Preferred embodiments of the present invention are described below with reference to the accompanying drawings. It should be understood by those skilled in the art that these embodiments are only for explaining the technical principle of the present invention, and are not intended to limit the scope of the present invention. For example, although the following embodiments are described in connection with a single cooling mode air conditioning system, this is not intended to limit the scope of the present application, and those skilled in the art can apply the dehumidification device of the present application to other air conditioning systems without departing from the principles of the present application. For example, the present application may also be applied to air conditioning systems with four-way valves, etc.

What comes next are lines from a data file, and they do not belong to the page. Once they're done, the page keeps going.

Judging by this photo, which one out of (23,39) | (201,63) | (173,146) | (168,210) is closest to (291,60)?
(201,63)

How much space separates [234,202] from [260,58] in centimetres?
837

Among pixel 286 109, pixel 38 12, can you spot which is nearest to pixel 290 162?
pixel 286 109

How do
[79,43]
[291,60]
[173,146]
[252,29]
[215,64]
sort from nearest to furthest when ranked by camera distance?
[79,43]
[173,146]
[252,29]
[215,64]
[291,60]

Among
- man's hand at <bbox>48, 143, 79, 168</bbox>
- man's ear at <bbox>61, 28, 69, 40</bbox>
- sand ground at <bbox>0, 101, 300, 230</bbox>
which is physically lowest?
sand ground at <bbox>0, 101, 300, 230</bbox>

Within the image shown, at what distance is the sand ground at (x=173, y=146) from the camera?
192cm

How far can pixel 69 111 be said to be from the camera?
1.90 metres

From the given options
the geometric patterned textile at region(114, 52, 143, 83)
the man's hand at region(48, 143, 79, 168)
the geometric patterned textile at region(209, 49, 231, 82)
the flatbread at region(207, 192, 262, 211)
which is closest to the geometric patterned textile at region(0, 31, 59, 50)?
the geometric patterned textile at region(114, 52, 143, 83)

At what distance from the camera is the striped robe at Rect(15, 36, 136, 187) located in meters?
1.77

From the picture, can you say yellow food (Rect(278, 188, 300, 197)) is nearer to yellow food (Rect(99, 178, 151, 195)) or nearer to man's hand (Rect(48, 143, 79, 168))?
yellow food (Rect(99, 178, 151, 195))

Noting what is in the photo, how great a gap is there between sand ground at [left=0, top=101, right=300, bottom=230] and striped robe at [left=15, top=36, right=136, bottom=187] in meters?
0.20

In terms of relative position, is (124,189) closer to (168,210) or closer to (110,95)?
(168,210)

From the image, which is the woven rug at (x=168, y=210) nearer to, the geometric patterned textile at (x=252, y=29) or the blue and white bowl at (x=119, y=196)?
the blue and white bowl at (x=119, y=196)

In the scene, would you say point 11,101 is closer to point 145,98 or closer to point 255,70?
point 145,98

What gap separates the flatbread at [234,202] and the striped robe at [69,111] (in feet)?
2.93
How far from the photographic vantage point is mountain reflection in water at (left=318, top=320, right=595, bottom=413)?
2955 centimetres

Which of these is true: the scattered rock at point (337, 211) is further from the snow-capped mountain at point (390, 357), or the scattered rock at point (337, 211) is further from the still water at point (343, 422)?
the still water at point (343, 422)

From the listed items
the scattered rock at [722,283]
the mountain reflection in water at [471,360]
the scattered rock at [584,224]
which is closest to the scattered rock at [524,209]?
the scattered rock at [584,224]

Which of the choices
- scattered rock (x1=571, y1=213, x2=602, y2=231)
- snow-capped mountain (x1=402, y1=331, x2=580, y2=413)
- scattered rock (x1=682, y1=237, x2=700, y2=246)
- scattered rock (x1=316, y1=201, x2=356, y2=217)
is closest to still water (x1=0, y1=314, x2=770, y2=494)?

It should be noted that in the description of the present invention, the terms of direction or positional relationship indicated by the terms "center", "upper", "lower", "left", "right", "vertical", "horizontal", "inner", "outer", etc. are based on the directions or positional relationships shown in the drawings, which are merely for convenience of description, and do not indicate or imply that the device or element must have a specific orientation, be constructed and operated in a specific orientation, and thus, should not be construed as limiting the present invention. Furthermore, the terms "first," "second," and "third" are used for descriptive purposes only and are not to be construed as indicating or implying relative importance.

Furthermore, it should be noted that, in the description of the present invention, unless otherwise explicitly specified or limited, the terms "mounted," "connected," and "connected" are to be construed broadly, e.g., as being fixedly connected, detachably connected, or integrally connected; can be mechanically or electrically connected; they may be connected directly or indirectly through intervening media, or they may be interconnected between two elements. The specific meanings of the above terms in the present invention can be understood by those skilled in the art according to specific situations.